Registered: 08/31/11
Posts: 1113
Loc: Alaska
Originally Posted By: dougwalkabout
Glad to see more detailed information (and hopefully less frothing at the mouth).
Amen to that doug.

People need to remember the distinction between "could have" and "should have". The first is a simple observation. The second is a value judgement. Different people can make very different value judgements.

Yes, he "could have" had a "Plan B" and carried a PLB, and that "might have" made a big difference. Or then again maybe it might not have helped. What if when the bear "....damaged some of his equipment and stole his food bag" it also damaged his PLB? Maybe he "should have" had a Plan C, and carried a sat phone as a back up? But wait, a sat phone, like any electronic device, can fail when you need it most. So maybe he "should have" also had a Plan D as a back up to his back up, and also carried a spot?
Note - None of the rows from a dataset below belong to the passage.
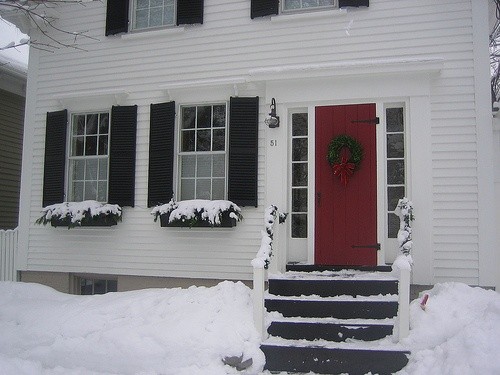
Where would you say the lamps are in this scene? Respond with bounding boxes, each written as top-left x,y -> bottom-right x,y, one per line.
265,98 -> 280,129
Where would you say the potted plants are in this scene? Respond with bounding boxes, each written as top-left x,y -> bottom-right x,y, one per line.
33,201 -> 124,228
151,198 -> 244,229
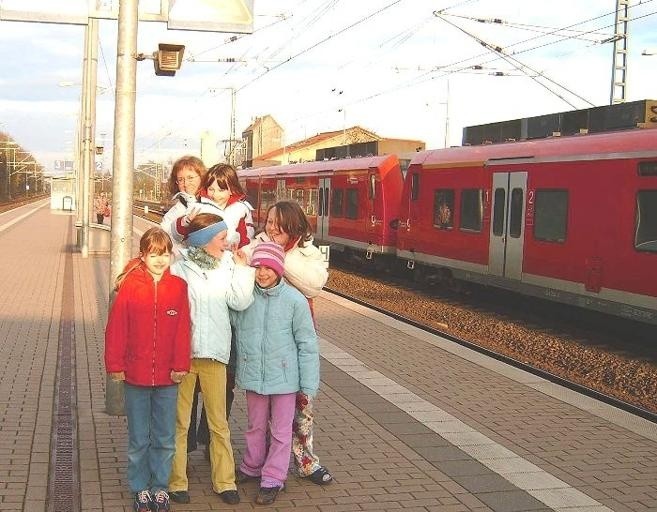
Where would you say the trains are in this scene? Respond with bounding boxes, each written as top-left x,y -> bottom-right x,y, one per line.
159,127 -> 656,337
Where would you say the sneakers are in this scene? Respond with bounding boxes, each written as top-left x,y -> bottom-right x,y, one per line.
168,490 -> 191,505
256,486 -> 281,505
229,470 -> 252,484
219,490 -> 241,506
134,488 -> 153,512
302,466 -> 333,486
150,488 -> 171,512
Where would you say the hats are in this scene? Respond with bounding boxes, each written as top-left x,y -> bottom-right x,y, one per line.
249,241 -> 286,276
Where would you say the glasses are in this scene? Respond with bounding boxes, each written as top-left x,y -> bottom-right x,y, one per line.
176,175 -> 200,185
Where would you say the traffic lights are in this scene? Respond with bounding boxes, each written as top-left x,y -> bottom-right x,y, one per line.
96,146 -> 104,155
157,41 -> 186,71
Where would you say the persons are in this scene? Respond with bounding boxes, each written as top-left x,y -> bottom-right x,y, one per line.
95,191 -> 109,224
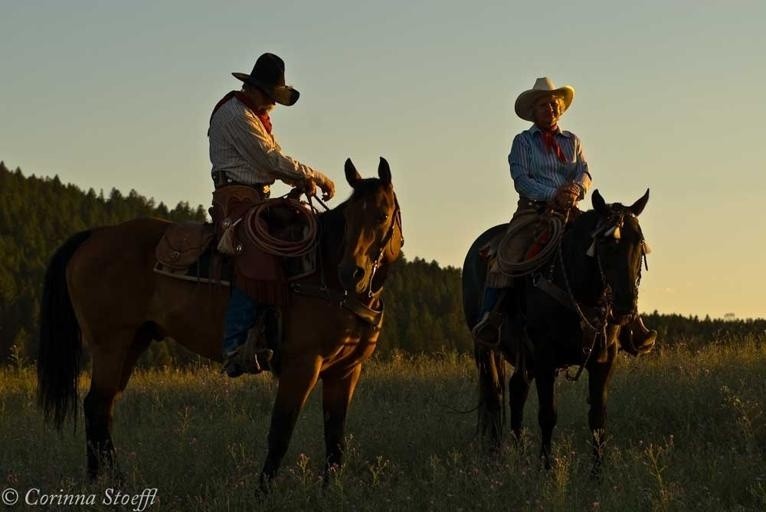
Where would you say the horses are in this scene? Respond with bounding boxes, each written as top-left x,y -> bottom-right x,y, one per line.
462,188 -> 650,474
35,156 -> 404,505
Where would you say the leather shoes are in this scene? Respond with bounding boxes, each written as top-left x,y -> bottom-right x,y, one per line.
225,345 -> 274,377
634,317 -> 656,350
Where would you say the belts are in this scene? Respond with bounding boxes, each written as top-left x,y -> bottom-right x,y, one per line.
215,176 -> 270,193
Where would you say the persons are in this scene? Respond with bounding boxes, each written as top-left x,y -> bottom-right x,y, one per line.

Or maybe he "should (not) have" attemped such a trip with only a dog as his only companion? I can point to lots of books by armchair experts that say you always "should" go in a party of 4. That way if someone gets hurt, one can stay with the injured guy and two (for safety) can go for help.

Or maybe he just "should have" not done the trip at all? Instead he "should have" just layed in a good supply of beer and chips and dog biscuits, and stayed on his couch watching Bear Grylls on TV, with his dog curled up at his feet?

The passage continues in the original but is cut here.